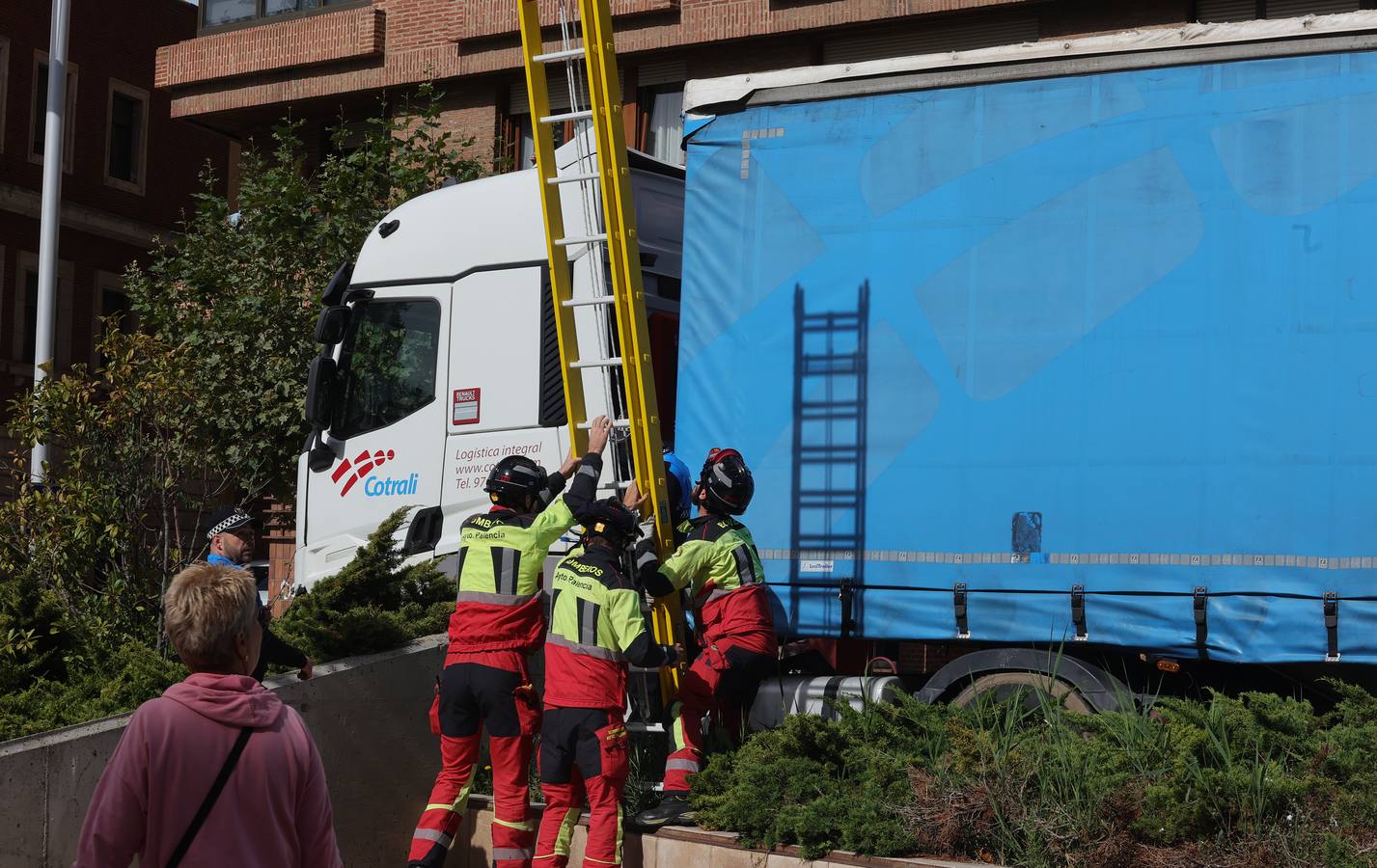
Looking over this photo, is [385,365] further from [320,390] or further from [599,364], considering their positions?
[599,364]

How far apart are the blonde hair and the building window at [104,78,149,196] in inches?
1164

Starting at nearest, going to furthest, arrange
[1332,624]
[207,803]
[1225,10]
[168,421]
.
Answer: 1. [207,803]
2. [1332,624]
3. [168,421]
4. [1225,10]

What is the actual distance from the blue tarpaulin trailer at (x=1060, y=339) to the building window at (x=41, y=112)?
24.6 m

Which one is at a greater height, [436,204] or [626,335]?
[436,204]

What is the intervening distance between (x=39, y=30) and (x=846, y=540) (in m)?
26.7

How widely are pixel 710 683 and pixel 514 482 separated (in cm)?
140

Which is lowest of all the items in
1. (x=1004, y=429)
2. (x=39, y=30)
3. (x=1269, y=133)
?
(x=1004, y=429)

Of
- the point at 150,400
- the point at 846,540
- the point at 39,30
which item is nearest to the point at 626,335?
the point at 846,540

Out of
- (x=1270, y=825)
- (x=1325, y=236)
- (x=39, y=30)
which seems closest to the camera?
(x=1270, y=825)

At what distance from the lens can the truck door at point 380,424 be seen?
9445 mm

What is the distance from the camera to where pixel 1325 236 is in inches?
272

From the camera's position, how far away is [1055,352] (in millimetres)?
7355

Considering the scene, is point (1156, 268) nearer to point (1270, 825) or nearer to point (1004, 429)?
point (1004, 429)

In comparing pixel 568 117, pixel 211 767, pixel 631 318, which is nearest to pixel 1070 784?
pixel 631 318
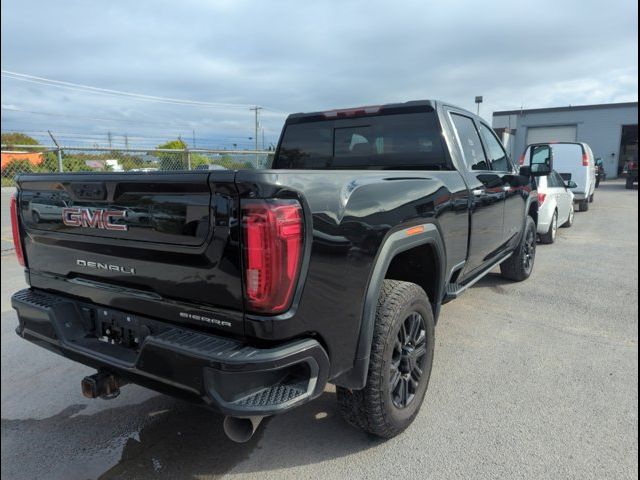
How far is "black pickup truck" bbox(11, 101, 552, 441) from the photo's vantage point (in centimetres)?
190

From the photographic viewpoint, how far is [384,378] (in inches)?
97.3

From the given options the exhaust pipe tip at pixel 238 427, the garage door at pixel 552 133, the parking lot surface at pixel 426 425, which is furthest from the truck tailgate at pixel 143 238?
the garage door at pixel 552 133

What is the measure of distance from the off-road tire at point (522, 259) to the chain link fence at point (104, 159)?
11.6ft

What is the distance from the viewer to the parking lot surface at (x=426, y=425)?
2555 millimetres

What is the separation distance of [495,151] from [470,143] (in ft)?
3.19

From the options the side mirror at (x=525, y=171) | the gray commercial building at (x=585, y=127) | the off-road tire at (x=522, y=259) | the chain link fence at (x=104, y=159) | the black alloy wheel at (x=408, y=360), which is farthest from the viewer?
the gray commercial building at (x=585, y=127)

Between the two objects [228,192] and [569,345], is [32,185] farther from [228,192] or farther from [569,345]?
[569,345]

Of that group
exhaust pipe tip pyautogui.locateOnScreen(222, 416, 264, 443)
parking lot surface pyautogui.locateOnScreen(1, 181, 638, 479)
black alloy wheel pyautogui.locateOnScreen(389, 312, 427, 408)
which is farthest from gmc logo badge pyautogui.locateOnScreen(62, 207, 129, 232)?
black alloy wheel pyautogui.locateOnScreen(389, 312, 427, 408)

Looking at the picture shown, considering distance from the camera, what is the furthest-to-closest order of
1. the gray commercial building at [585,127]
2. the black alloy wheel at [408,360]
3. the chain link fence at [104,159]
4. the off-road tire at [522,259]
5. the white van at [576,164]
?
the gray commercial building at [585,127] → the white van at [576,164] → the chain link fence at [104,159] → the off-road tire at [522,259] → the black alloy wheel at [408,360]

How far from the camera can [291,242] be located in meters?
1.90

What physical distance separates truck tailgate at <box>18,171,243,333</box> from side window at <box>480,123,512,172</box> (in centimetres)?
344

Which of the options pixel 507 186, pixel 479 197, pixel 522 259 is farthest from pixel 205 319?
pixel 522 259

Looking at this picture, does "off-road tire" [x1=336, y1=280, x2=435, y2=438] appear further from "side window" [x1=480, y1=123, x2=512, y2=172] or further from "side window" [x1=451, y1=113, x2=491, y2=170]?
"side window" [x1=480, y1=123, x2=512, y2=172]

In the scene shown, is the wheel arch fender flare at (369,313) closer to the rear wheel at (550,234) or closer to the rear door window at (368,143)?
the rear door window at (368,143)
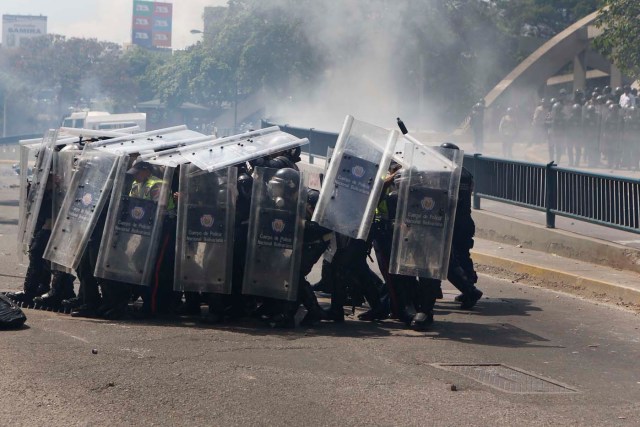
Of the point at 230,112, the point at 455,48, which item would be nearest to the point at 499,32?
the point at 455,48

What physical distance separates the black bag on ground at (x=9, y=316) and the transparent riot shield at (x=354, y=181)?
2.40 metres

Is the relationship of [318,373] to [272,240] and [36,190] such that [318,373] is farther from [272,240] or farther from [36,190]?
[36,190]

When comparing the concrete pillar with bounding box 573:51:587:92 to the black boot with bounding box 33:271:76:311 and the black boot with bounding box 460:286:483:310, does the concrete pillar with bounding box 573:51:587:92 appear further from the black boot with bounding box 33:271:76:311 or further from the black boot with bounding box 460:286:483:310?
the black boot with bounding box 33:271:76:311

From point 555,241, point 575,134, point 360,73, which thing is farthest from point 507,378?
point 360,73

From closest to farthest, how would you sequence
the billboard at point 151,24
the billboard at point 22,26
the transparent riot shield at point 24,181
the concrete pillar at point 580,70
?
the transparent riot shield at point 24,181
the concrete pillar at point 580,70
the billboard at point 22,26
the billboard at point 151,24

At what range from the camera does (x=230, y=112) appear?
177ft

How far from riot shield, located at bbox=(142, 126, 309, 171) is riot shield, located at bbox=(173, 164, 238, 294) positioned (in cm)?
11

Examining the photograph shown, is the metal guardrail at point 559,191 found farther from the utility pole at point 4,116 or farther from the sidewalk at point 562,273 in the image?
the utility pole at point 4,116

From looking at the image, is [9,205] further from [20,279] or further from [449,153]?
[449,153]

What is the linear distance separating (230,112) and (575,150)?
3360 cm

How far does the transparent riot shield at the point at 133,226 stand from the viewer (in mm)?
8125

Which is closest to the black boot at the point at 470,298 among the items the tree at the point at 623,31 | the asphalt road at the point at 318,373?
the asphalt road at the point at 318,373

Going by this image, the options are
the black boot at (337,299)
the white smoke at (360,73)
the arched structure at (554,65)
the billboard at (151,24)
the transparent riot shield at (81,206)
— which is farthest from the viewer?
the billboard at (151,24)

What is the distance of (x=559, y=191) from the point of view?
12.5m
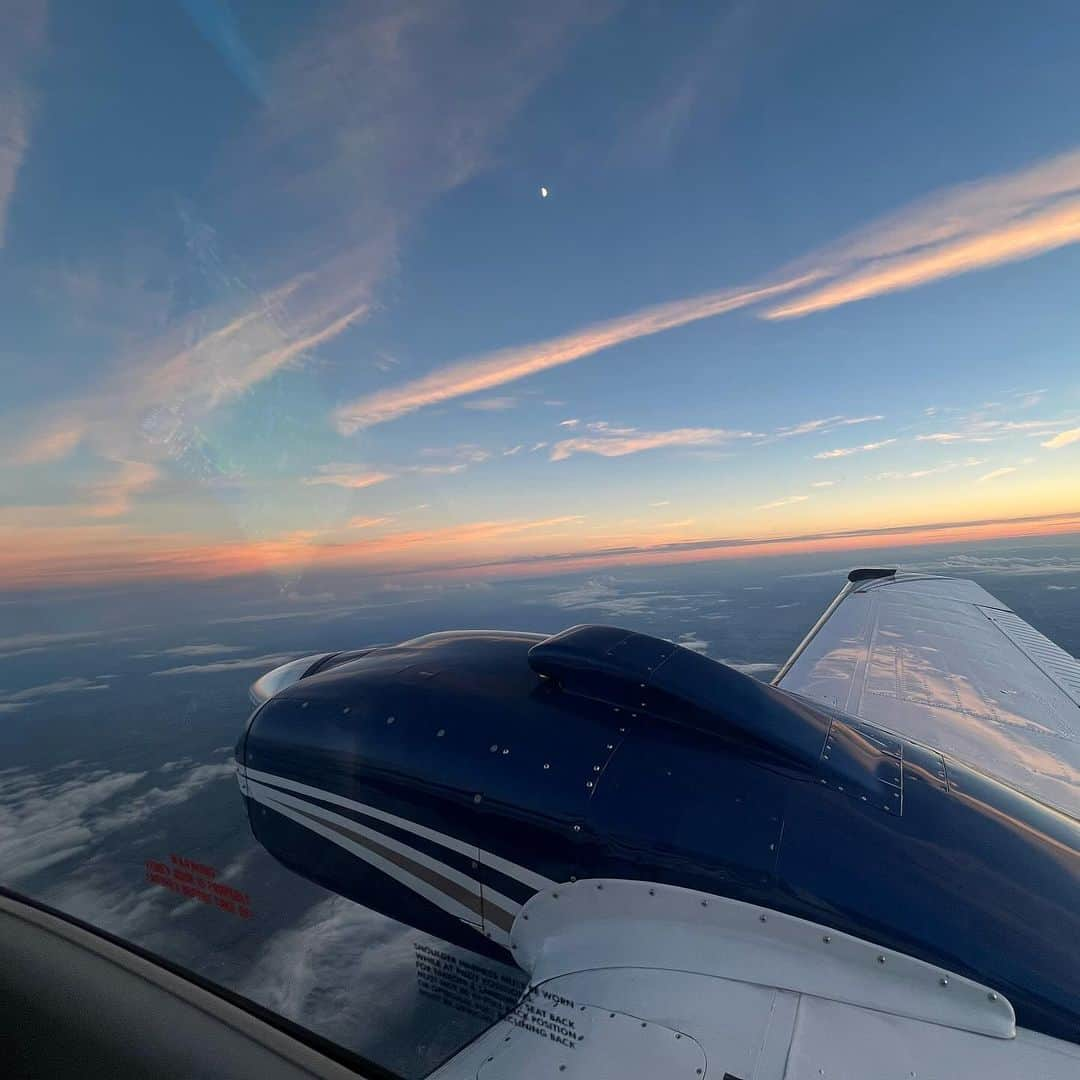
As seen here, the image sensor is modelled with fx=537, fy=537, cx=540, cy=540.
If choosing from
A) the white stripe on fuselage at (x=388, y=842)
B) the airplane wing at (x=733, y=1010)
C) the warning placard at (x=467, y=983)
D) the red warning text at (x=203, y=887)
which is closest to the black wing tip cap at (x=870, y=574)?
the airplane wing at (x=733, y=1010)

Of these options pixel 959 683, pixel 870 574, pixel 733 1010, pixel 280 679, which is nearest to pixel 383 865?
pixel 733 1010

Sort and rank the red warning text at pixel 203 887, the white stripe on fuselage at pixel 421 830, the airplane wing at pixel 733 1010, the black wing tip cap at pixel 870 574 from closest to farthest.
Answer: the airplane wing at pixel 733 1010, the white stripe on fuselage at pixel 421 830, the red warning text at pixel 203 887, the black wing tip cap at pixel 870 574

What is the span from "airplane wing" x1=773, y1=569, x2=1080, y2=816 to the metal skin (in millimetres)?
2589

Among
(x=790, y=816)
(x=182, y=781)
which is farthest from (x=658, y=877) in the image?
(x=182, y=781)

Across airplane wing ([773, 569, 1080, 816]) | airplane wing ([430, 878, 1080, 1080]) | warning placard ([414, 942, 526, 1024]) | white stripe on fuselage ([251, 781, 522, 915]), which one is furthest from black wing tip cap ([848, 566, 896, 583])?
white stripe on fuselage ([251, 781, 522, 915])

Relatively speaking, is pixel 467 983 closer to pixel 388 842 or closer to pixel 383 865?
pixel 383 865

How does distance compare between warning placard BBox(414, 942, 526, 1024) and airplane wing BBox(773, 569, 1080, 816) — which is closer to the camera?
warning placard BBox(414, 942, 526, 1024)

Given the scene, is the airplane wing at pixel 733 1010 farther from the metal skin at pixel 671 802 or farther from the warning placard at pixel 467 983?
the warning placard at pixel 467 983

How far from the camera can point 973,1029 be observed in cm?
299

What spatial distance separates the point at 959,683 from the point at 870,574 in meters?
9.85

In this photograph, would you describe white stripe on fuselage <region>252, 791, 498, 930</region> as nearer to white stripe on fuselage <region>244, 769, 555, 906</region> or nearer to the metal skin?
the metal skin

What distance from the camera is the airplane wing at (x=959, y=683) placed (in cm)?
696

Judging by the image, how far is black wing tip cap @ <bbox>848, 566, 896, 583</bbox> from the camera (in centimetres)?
1795

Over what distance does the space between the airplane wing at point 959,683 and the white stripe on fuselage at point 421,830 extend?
556 cm
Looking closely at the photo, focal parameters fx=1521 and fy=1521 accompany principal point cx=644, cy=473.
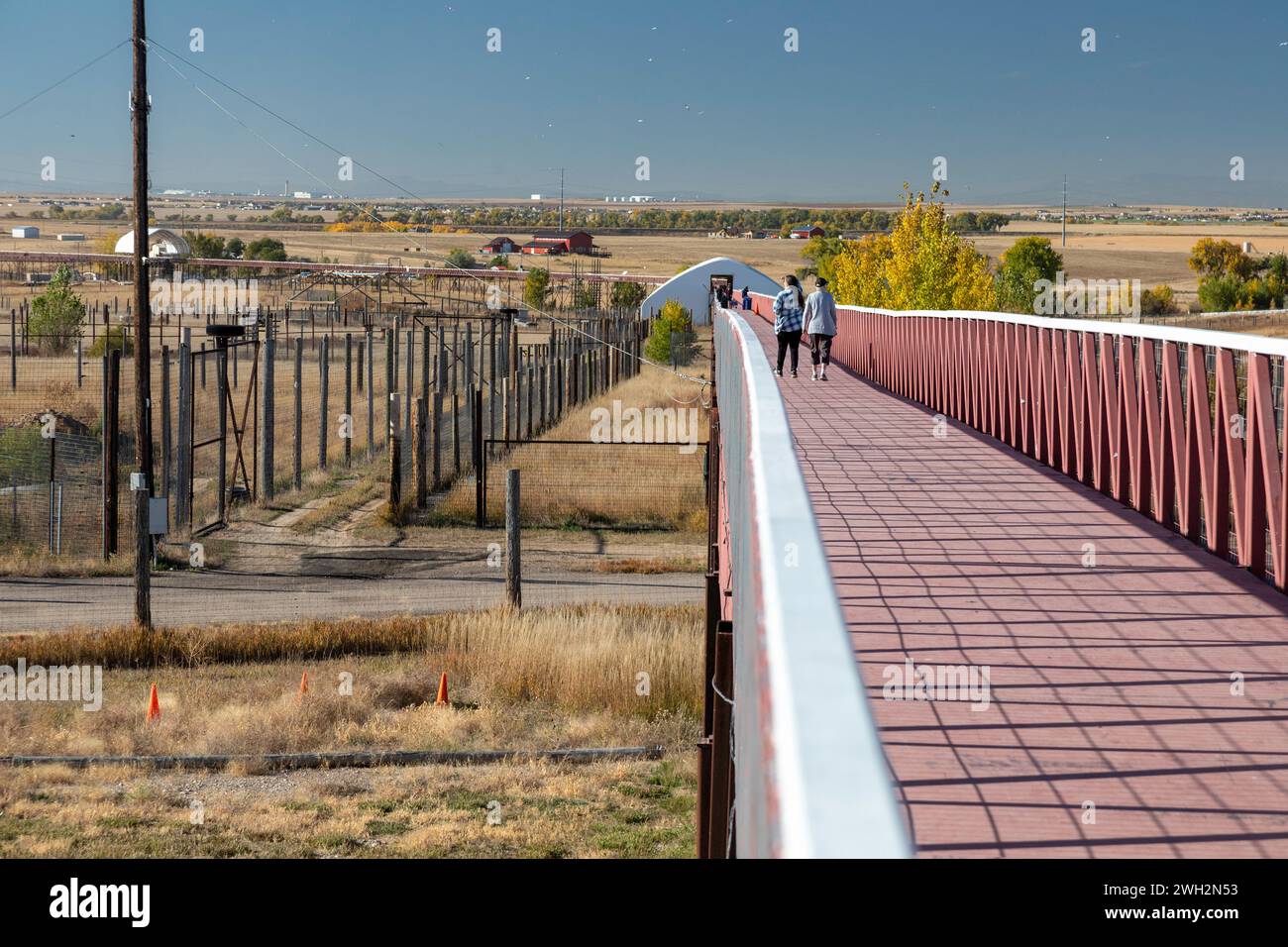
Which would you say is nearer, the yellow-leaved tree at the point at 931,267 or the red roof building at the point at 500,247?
the yellow-leaved tree at the point at 931,267

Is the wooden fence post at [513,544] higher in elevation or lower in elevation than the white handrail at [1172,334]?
lower

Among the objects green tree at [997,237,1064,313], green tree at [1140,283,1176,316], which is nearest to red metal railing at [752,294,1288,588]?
green tree at [997,237,1064,313]

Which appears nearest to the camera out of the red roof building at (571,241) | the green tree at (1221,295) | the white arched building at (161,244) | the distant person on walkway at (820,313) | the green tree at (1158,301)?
the distant person on walkway at (820,313)

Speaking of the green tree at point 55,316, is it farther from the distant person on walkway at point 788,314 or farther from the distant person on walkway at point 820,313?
the distant person on walkway at point 820,313

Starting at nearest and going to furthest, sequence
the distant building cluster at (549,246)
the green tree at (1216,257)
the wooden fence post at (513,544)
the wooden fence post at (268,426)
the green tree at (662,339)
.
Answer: the wooden fence post at (513,544)
the wooden fence post at (268,426)
the green tree at (662,339)
the green tree at (1216,257)
the distant building cluster at (549,246)

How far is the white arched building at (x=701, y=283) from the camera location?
3654 inches

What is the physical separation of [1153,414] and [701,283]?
86.6 metres

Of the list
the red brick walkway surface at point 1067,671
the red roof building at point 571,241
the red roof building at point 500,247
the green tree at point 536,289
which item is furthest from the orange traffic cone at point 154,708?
the red roof building at point 571,241

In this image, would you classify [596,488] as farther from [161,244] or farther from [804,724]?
[161,244]

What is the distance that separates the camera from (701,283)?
9519cm

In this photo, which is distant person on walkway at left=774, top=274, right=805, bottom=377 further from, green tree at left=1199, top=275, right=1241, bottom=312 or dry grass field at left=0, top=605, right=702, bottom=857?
green tree at left=1199, top=275, right=1241, bottom=312

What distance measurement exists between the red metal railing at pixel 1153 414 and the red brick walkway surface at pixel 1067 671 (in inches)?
9.6
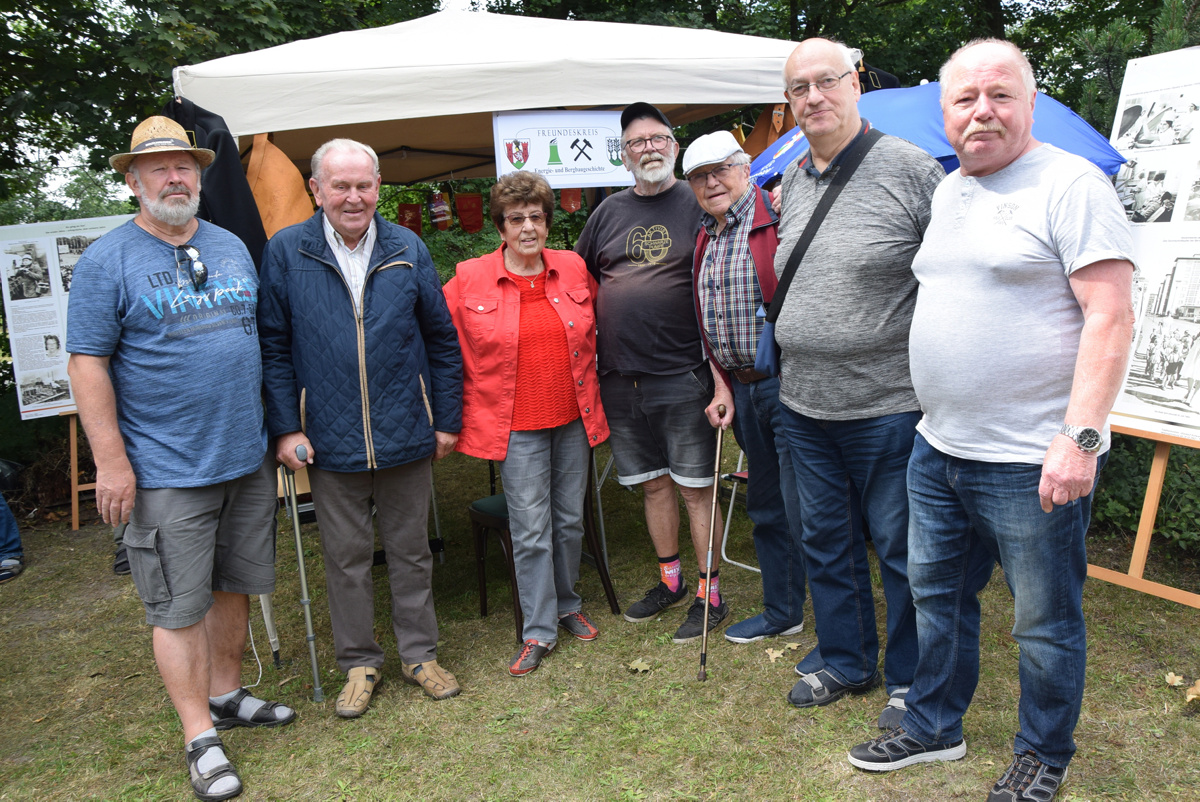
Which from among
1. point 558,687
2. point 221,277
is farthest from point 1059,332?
================
## Instructions to follow
Copy out the lines of the items above word for word, starting at the line containing "What physical distance separates the" and ending at the line containing "2.40 metres".

## Solution to the problem
What physical distance separates the black bag on ground at (x=9, y=316) and the transparent riot shield at (x=354, y=181)?
2.40 metres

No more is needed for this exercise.